--- Input data ---
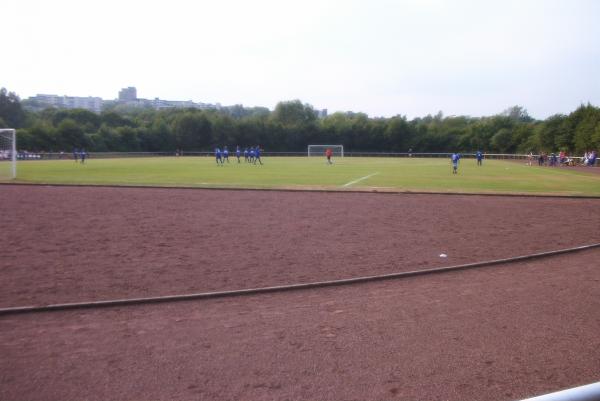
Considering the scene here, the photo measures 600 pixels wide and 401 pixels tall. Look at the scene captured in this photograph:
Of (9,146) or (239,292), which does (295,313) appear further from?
(9,146)

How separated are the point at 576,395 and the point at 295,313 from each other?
5793 mm

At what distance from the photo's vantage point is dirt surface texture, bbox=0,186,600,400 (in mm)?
5375

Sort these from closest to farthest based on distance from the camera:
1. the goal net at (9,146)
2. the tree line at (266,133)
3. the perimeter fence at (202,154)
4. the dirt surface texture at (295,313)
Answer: the dirt surface texture at (295,313), the goal net at (9,146), the perimeter fence at (202,154), the tree line at (266,133)

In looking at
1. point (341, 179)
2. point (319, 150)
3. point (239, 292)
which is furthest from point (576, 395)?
point (319, 150)

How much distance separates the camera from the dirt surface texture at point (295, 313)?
17.6 ft

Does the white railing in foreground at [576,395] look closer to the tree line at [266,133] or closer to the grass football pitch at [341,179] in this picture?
the grass football pitch at [341,179]

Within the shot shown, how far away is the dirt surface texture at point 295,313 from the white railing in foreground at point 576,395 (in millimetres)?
3154

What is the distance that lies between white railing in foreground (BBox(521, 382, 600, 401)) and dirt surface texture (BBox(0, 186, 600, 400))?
3.15 m

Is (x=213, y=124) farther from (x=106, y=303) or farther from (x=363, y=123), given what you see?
(x=106, y=303)

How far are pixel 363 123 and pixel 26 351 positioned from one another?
110101 mm

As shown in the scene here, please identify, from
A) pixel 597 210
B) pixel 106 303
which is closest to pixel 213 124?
pixel 597 210

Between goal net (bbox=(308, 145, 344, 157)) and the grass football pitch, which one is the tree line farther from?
the grass football pitch

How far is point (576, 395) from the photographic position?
2.04 m

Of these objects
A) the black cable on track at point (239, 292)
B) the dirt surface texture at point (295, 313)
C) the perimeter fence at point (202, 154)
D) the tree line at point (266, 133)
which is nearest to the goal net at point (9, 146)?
the dirt surface texture at point (295, 313)
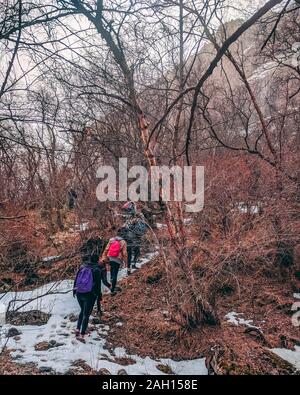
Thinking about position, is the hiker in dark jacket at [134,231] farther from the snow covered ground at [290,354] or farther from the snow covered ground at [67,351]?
the snow covered ground at [290,354]

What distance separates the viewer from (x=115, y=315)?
27.0 feet

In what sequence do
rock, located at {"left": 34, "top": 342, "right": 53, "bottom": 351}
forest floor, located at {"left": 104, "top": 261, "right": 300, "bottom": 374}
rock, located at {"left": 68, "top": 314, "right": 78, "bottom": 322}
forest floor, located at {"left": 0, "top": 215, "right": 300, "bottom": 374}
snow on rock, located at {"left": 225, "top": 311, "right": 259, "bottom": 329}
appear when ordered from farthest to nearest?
1. rock, located at {"left": 68, "top": 314, "right": 78, "bottom": 322}
2. snow on rock, located at {"left": 225, "top": 311, "right": 259, "bottom": 329}
3. rock, located at {"left": 34, "top": 342, "right": 53, "bottom": 351}
4. forest floor, located at {"left": 104, "top": 261, "right": 300, "bottom": 374}
5. forest floor, located at {"left": 0, "top": 215, "right": 300, "bottom": 374}

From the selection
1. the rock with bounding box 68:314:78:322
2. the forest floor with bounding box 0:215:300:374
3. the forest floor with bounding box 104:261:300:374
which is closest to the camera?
the forest floor with bounding box 0:215:300:374

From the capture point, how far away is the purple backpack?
677 centimetres

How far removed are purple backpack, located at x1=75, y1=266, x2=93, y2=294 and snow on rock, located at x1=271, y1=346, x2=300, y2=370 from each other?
3779 mm

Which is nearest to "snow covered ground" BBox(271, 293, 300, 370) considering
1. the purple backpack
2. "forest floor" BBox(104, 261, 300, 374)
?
"forest floor" BBox(104, 261, 300, 374)

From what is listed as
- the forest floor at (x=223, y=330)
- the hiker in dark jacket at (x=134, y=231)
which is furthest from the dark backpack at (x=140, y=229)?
the forest floor at (x=223, y=330)

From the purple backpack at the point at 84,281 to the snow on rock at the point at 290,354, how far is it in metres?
3.78

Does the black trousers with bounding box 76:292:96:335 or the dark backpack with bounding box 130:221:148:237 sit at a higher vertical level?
the dark backpack with bounding box 130:221:148:237

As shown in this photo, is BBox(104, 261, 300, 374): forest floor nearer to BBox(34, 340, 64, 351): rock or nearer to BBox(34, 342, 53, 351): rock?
BBox(34, 340, 64, 351): rock

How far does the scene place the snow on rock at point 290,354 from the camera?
603 centimetres

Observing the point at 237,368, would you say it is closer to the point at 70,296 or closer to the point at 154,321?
the point at 154,321
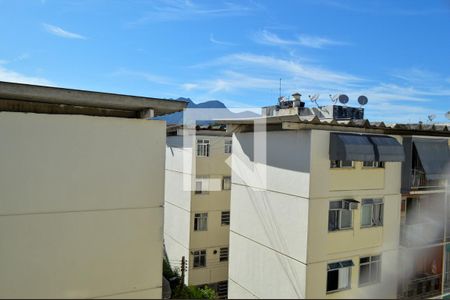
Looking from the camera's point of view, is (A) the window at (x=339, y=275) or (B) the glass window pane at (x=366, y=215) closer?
(A) the window at (x=339, y=275)

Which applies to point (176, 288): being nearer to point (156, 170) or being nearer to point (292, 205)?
point (292, 205)

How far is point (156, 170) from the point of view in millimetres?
5898

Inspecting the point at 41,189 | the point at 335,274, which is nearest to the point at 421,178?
the point at 335,274

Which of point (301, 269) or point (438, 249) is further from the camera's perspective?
point (438, 249)

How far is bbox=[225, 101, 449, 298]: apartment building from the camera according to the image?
738cm

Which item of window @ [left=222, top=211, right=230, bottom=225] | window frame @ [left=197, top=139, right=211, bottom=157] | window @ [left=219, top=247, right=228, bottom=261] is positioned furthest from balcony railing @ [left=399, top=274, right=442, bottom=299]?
window frame @ [left=197, top=139, right=211, bottom=157]

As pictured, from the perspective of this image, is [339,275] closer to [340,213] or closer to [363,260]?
[363,260]

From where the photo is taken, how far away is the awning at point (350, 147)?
719 cm

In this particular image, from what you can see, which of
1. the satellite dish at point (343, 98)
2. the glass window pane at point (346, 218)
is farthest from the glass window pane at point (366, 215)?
the satellite dish at point (343, 98)

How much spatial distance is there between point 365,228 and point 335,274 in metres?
1.39

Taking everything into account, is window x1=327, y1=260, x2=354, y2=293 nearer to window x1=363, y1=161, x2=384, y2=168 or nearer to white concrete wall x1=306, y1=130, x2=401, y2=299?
white concrete wall x1=306, y1=130, x2=401, y2=299

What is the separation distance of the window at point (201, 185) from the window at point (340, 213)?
598cm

--- What the task asks ---
Repeat the lines from the one containing "Between goal net" through the one containing "677 centimetres", inclusive, leaving out the pictures.

--- Exercise result ---
Between goal net (bbox=(308, 145, 344, 157)) and the grass football pitch, which one is the tree line farther from?
the grass football pitch

How far is point (576, 395) from the photographic position?
2.04 m

Of these objects
A) the black cable on track at point (239, 292)
B) the dirt surface texture at point (295, 313)
C) the perimeter fence at point (202, 154)
D) the tree line at point (266, 133)
which is nearest to the goal net at point (9, 146)?
the dirt surface texture at point (295, 313)
Thinking about position, is the hiker in dark jacket at [134,231] farther from the snow covered ground at [290,354] or farther from the snow covered ground at [67,351]?
the snow covered ground at [290,354]

What distance separates the viewer from (x=115, y=315)?
27.0 feet

In what sequence do
rock, located at {"left": 34, "top": 342, "right": 53, "bottom": 351}
forest floor, located at {"left": 104, "top": 261, "right": 300, "bottom": 374}
rock, located at {"left": 68, "top": 314, "right": 78, "bottom": 322}
forest floor, located at {"left": 0, "top": 215, "right": 300, "bottom": 374}
snow on rock, located at {"left": 225, "top": 311, "right": 259, "bottom": 329}
appear when ordered from farthest to nearest?
1. rock, located at {"left": 68, "top": 314, "right": 78, "bottom": 322}
2. snow on rock, located at {"left": 225, "top": 311, "right": 259, "bottom": 329}
3. rock, located at {"left": 34, "top": 342, "right": 53, "bottom": 351}
4. forest floor, located at {"left": 104, "top": 261, "right": 300, "bottom": 374}
5. forest floor, located at {"left": 0, "top": 215, "right": 300, "bottom": 374}

From the selection
1. the rock with bounding box 68:314:78:322
2. the forest floor with bounding box 0:215:300:374
3. the forest floor with bounding box 104:261:300:374
which is closest to the camera?
the forest floor with bounding box 0:215:300:374

From the capture point, how far away is the purple backpack?
677 centimetres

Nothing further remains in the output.